LogoWonderful Launcher
  • Home
  • Pricing
  • Docs
  • Download

ComfyUI Text to Image: Complete Guide & Troubleshooting

Needs verification

Step-by-step guide to generating AI images from text prompts in ComfyUI — with prompt tips, parameter tuning, and fixes for common issues.

What is Text to Image?

Text to Image is the most fundamental AI art workflow — you describe what you want in words, and the AI model generates a matching image. In ComfyUI, this is built as a node graph where each node handles one step of the generation pipeline.

The process involves three core elements:

  • A generation model — the neural network that creates the image (e.g. Stable Diffusion 1.5)
  • Latent space — the compressed mathematical space where the image gradually takes shape
  • Prompts — your text descriptions split into positive (desired elements) and negative (things to avoid)

Prerequisites

Before starting, make sure you have:

  1. ComfyUI installed and running (installation guide)
  2. At least one checkpoint model in your ComfyUI/models/checkpoints folder

For this tutorial we'll use the SD1.5 model. You can download v1-5-pruned-emaonly-fp16.safetensors from HuggingFace.
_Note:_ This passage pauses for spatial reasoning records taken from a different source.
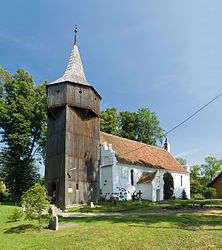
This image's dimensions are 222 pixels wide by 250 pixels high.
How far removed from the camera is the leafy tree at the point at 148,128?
151 feet

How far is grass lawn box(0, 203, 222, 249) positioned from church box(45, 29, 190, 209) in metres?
10.3

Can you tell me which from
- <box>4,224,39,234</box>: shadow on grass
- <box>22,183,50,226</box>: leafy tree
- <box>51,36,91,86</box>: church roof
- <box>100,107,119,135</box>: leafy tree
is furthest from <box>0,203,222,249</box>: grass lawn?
<box>100,107,119,135</box>: leafy tree

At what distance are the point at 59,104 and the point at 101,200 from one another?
12.5 meters

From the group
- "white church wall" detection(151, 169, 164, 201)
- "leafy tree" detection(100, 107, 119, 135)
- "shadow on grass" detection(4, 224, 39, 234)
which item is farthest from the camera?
"leafy tree" detection(100, 107, 119, 135)

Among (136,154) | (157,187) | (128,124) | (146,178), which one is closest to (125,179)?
(146,178)

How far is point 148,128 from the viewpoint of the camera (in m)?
46.3

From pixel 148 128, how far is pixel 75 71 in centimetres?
2432

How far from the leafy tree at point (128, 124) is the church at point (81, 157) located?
54.3 ft

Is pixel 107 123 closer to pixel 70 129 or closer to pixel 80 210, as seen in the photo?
pixel 70 129

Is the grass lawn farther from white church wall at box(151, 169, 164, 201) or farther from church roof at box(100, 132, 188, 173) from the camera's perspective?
church roof at box(100, 132, 188, 173)

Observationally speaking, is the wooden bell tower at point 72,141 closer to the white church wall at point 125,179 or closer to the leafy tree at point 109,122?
the white church wall at point 125,179

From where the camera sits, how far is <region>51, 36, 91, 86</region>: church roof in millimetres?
25598

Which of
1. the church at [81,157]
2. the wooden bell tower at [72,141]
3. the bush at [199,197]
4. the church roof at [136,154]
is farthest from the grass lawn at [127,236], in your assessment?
the bush at [199,197]

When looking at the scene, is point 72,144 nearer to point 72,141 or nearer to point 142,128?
point 72,141
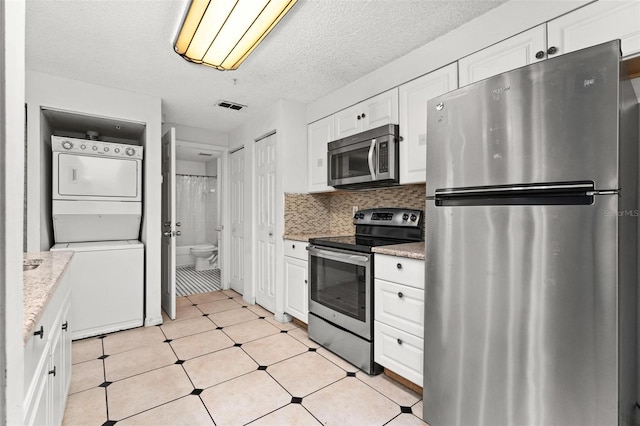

If you installed ComfyUI Desktop, you can download models directly through the interface without manual file management.

Building the Workflow

The default text-to-image workflow uses six types of nodes (with the CLIP Text Encode appearing twice — once for the positive prompt and once for the negative). Here's what each one does:

Load Checkpoint

Loads your AI model. A checkpoint typically bundles three components:

ComponentRole
MODEL (UNet)Predicts and removes noise during the diffusion process
CLIPConverts your text prompts into numerical vectors the model understands
VAETranslates between latent space (where the model works) and pixel space (what you see)

Empty Latent Image

Sets the canvas size. This node creates a blank latent space filled with random noise — the starting point for generation. The width and height here determine your final image dimensions.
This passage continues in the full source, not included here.